◆ What you need to do:
a) From the essay on religious-political processes, extract the passage running from "On the Language" up to and including "the state-church-society triangle.".
b) Write a continuation of the essay on religious-political processes, starting right after its final sentence.

◆ Reading passage:
# # # #
11.10.2020
Old Dog, New Tricks
No. 2.1 2019 June/SPECIAL ISSUE
Andrey Shishkov

Research Fellow with the Synodal Biblical and Theological Commission of the Russian Orthodox Church. He is a Senior Lecturer at the Ss. Cyril and Methodius Post-Graduate Institute of the Russian Orthodox Church.

On the Language of Describing Modern Religious-Political Processes

The ecclesiastical crisis over the creation of an autocephalous church in Ukraine has highlighted once again the urgency of drawing a line between religious and political affairs in modern societies. The strong involvement of the authorities in the process of creating the Ukrainian Autocephalous Church has become a subject of debate and at the same time an imperative for identifying new trends in the state-church-society triangle.

Analysts and commentators have described as fundamentally new the situation where the authorities publicly meddle in affairs that are traditionally considered an exclusive realm of the Church. For instance, the head of the Moscow Patriarchate’s Department for External Church Relations, Metropolitan Hilarion, has said: “It is not the politicians’ business to intervene in church affairs. Politicians are not in the position to decide how the Church should be established or organized.”

At the same time, the active role of the political authorities in proclaiming the autocephaly of any local Orthodox Church is more a tradition than an exception. Former Ukrainian president Pyotr Poroshenko’s idea of a single national local church is not new, and largely agrees with the Orthodox tradition of interference by political authorities in church affairs. What changes have occurred over the past century to cause such great alarm over the authorities’ participation in proclaiming autocephaly in Ukraine?

 

THE ORTHODOX TRADITION OF POLITICAL PARTICIPATION IN CHURCH AFFAIRS

 

The political authorities have been a major force in establishing and governing church structures since the reign of Roman Emperor Constantine the Great. It was none other than Constantin, the “bishop of external affairs” as he described himself, who set a new paradigm for intervention by secular rulers in church affairs. From that moment, emperors, tsars and princes or their proxies have been full-fledged participants in church processes: they led church councils, elected or authorized the heads of local churches, and issued doctrinal documents. And, of course, they participated in proclaiming the autocephaly of local churches.
# # # #
◆ Material provided:
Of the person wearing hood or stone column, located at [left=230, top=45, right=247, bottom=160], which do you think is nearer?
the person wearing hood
# # # #
◆ Expected responses:
a)
On the Language of Describing Modern Religious-Political Processes

The ecclesiastical crisis over the creation of an autocephalous church in Ukraine has highlighted once again the urgency of drawing a line between religious and political affairs in modern societies. The strong involvement of the authorities in the process of creating the Ukrainian Autocephalous Church has become a subject of debate and at the same time an imperative for identifying new trends in the state-church-society triangle.

b)
The first mention of autocephaly in church documents dates back to the acts of the Third World Council, which took place in Ephesus in 431 A.D. The very same Emperor Constantine established the world councils as an institution. The very word “universe” (oecumene) in those days was in fact synonymous with empire. The World Council’s decision, made in Ephesus to confirm the autocephaly of the Church of Cyprus, was undoubtedly a political one and required the consent of the political authorities. Under Emperor Constantine’s rule, the church structure in the eastern part of the Roman Empire was adjusted to the administrative and political system. Cyprus was part of a province in the Roman East, governed from Antioch on the Orontes, its capital city. The Council ruled that the Church of Cyprus was free to elect its head (in other words, to be autocephalous, or self-led), without intervention by the Church of Antioch.

The history of proclaiming autocephalous churches in the Balkans in the 10th-13th centuries is also closely related to politics. Bulgarian and Serbian rulers initiated the emergence of autocephalous churches in the countries they governed. The Moscow Council, which in 1448 elected Metropolitan Jonas as the head of the Russian Church and, in fact, declared the autocephaly of that local church, had been called by Grand Prince Vassily II, who also participated in its sessions.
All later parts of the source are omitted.